Final answer:
The toy motor with a 6.00 V supply voltage and a 4.50 V back emf at normal speed, draws 3.00 A at normal speed and 12.00 A when starting, as the back emf is not present at startup.
Step-by-step explanation:
The student's question involves the concept of back electromotive force (emf) in an electric motor. Back emf is the voltage that opposes the input voltage and is generated by the motor's operation due to electromagnetic induction. The motor operates on 6.00 V, develops a 4.50 V back emf at normal speed, and draws 3.00 A at this speed. When the motor is starting, the back emf is zero because the motor has not achieved normal operating speed yet.
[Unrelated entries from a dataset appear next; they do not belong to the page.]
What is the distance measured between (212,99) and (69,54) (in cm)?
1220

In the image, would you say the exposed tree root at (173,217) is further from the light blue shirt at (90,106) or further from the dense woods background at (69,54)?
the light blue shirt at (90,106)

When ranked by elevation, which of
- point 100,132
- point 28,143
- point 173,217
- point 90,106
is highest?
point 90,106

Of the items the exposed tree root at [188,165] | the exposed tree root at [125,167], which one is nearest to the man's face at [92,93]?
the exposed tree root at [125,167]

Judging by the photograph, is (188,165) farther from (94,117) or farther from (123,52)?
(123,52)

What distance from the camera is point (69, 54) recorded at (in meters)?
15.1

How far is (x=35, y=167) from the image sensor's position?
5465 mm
Therefore, the current draw when starting can be computed by using Ohm's Law (I = V/R), where V is the input voltage and R is the resistance of the motor.
At normal speed, the effective voltage (input voltage - back emf) is 6.00 V - 4.50 V = 1.50 V. With the given normal operating current of 3.00 A, using Ohm's Law, the resistance R of the motor can be calculated as R = V/I = 1.50 V / 3.00 A = 0.50 ohms. When the motor is starting, the full input voltage of 6.00 V is applied across this resistance. Thus, the starting current is I = V/R = 6.00 V / 0.50 ohms = 12.00 A, which corresponds to option (d).